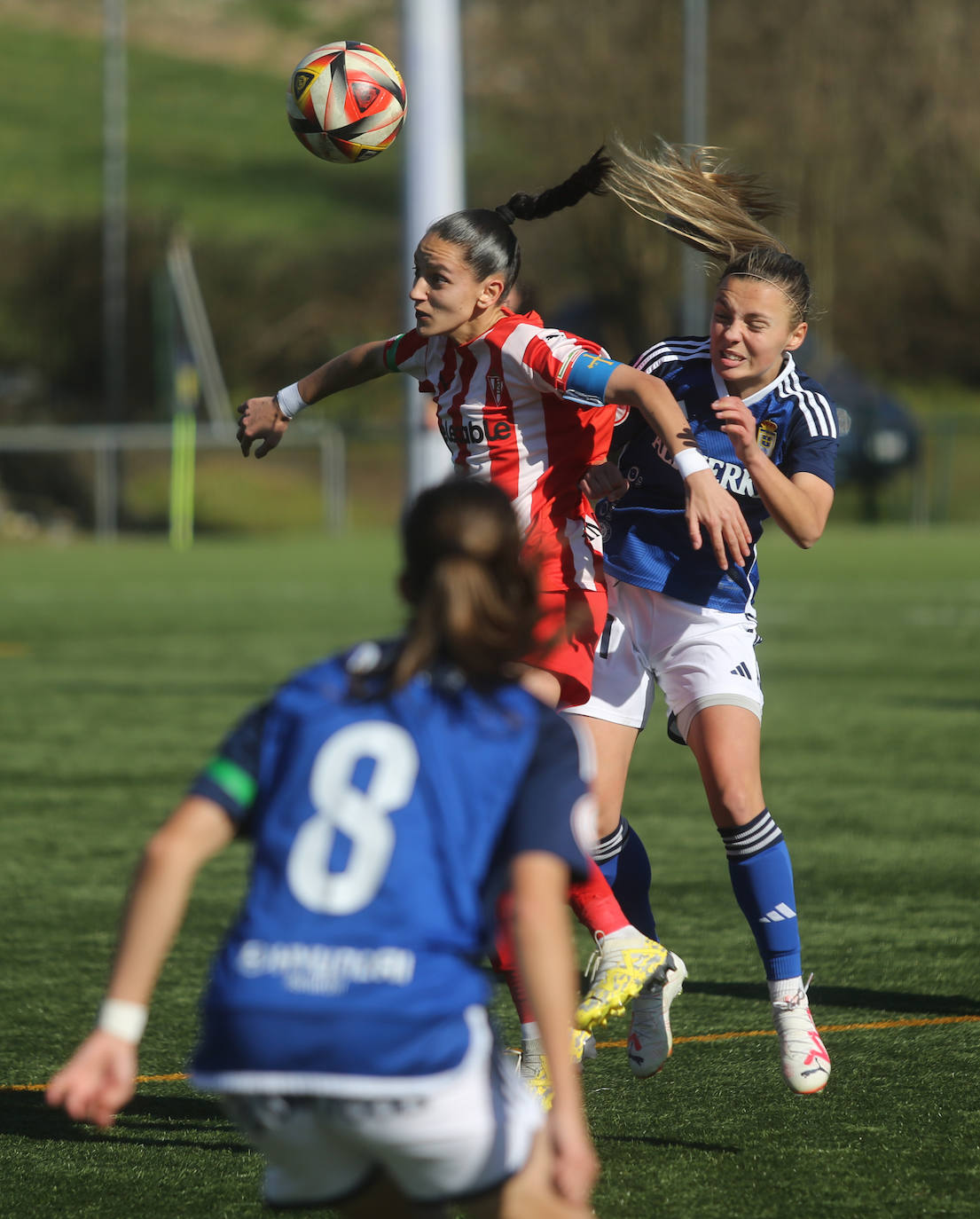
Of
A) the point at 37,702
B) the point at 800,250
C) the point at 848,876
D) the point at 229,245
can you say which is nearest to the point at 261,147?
the point at 229,245

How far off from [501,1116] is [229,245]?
134 ft

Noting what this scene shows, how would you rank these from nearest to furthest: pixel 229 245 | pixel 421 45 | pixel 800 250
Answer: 1. pixel 421 45
2. pixel 800 250
3. pixel 229 245

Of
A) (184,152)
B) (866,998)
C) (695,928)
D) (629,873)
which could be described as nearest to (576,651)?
(629,873)

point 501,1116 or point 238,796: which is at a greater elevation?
point 238,796

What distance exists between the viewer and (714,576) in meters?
4.38

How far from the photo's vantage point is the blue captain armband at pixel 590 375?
3812 millimetres

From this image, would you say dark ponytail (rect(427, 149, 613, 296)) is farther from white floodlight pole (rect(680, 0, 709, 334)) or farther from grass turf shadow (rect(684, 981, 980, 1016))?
white floodlight pole (rect(680, 0, 709, 334))

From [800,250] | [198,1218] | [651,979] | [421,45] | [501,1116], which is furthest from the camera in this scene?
[800,250]

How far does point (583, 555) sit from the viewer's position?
4.22 m

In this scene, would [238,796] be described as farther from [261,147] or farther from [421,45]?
[261,147]

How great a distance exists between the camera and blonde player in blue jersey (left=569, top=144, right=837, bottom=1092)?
4.13m

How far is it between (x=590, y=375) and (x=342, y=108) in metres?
1.77

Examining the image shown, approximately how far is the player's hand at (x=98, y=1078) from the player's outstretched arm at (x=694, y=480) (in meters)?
1.69

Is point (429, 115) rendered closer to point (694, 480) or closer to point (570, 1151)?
point (694, 480)
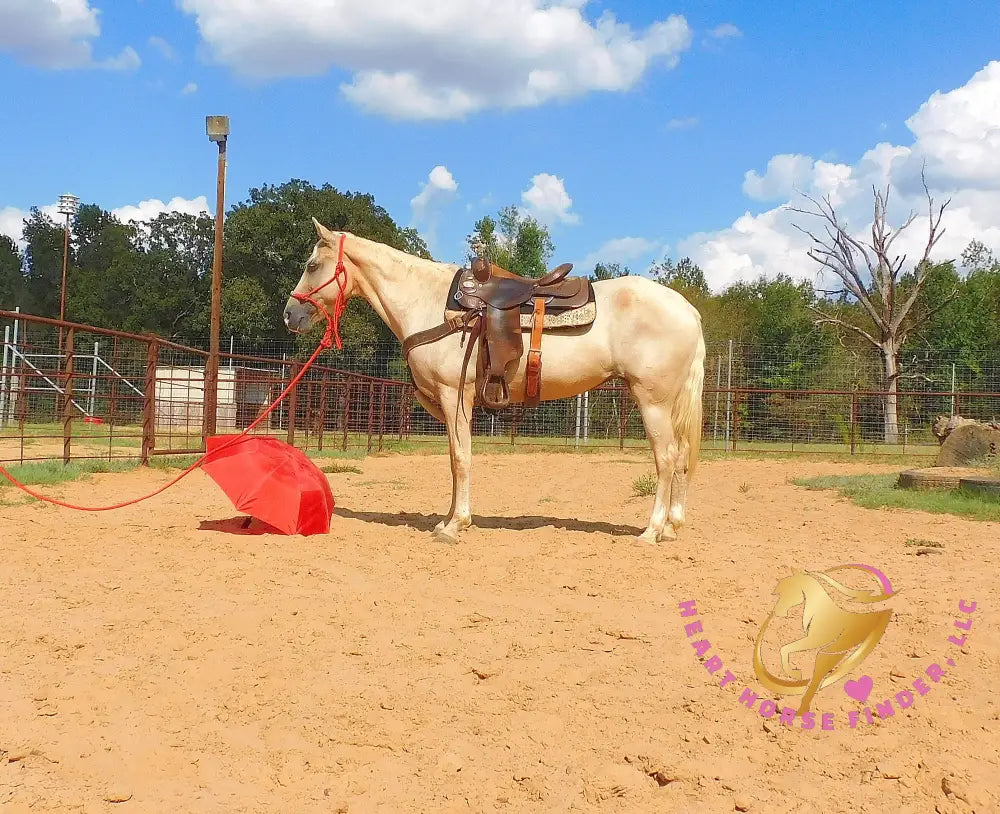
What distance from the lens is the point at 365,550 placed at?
4.64 metres

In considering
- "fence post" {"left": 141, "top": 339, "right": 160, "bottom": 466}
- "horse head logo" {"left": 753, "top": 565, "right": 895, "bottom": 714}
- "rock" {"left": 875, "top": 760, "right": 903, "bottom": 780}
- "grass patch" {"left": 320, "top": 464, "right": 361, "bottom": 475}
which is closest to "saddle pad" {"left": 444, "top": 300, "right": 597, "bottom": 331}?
"horse head logo" {"left": 753, "top": 565, "right": 895, "bottom": 714}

==============================

Exercise task - Copy every entry above word for word, but leave out the pictures.

Task result -
Of
A) the point at 37,702
B) the point at 800,250
C) the point at 848,876
D) the point at 229,245
can you say which is nearest to the point at 261,147?
the point at 229,245

How far off from [501,1116] is [229,245]?
134 ft

Noting what this scene shows, how would you rank these from nearest to furthest: pixel 229 245 | pixel 421 45 | pixel 800 250
Answer: 1. pixel 421 45
2. pixel 800 250
3. pixel 229 245

Of
A) (184,152)
B) (866,998)
C) (695,928)
D) (629,873)
which could be described as nearest to (576,651)?
(629,873)

point 501,1116 or point 238,796: which is at a greater elevation?
point 238,796

What distance exists between the viewer and (714,576) in meters?
4.38

How far from the photo's vantage point is the blue captain armband at pixel 590 375?
3812 millimetres

From this image, would you say dark ponytail (rect(427, 149, 613, 296)) is farther from white floodlight pole (rect(680, 0, 709, 334)) or farther from grass turf shadow (rect(684, 981, 980, 1016))?
white floodlight pole (rect(680, 0, 709, 334))

From [800,250] | [198,1218] | [651,979] | [421,45] | [501,1116], which is furthest from the camera in this scene?
[800,250]

How far does point (583, 555) sit from the viewer's position?
4.22 m

In this scene, would [238,796] be described as farther from [261,147] or farther from [421,45]?
[261,147]

How great a distance exists between the camera and blonde player in blue jersey (left=569, top=144, right=837, bottom=1092)?
4.13m

How far is it between (x=590, y=375) and (x=342, y=108) in metres?
1.77

Examining the image shown, approximately how far is the player's hand at (x=98, y=1078) from the player's outstretched arm at (x=694, y=480) (in meters)?
1.69

Is point (429, 115) rendered closer to point (694, 480) or closer to point (570, 1151)?
point (694, 480)
What distance from the lens is the point at 365,550 placed at?
4.64 metres

In considering
- "fence post" {"left": 141, "top": 339, "right": 160, "bottom": 466}
- "horse head logo" {"left": 753, "top": 565, "right": 895, "bottom": 714}
- "rock" {"left": 875, "top": 760, "right": 903, "bottom": 780}
- "grass patch" {"left": 320, "top": 464, "right": 361, "bottom": 475}
which is closest to "saddle pad" {"left": 444, "top": 300, "right": 597, "bottom": 331}?
"horse head logo" {"left": 753, "top": 565, "right": 895, "bottom": 714}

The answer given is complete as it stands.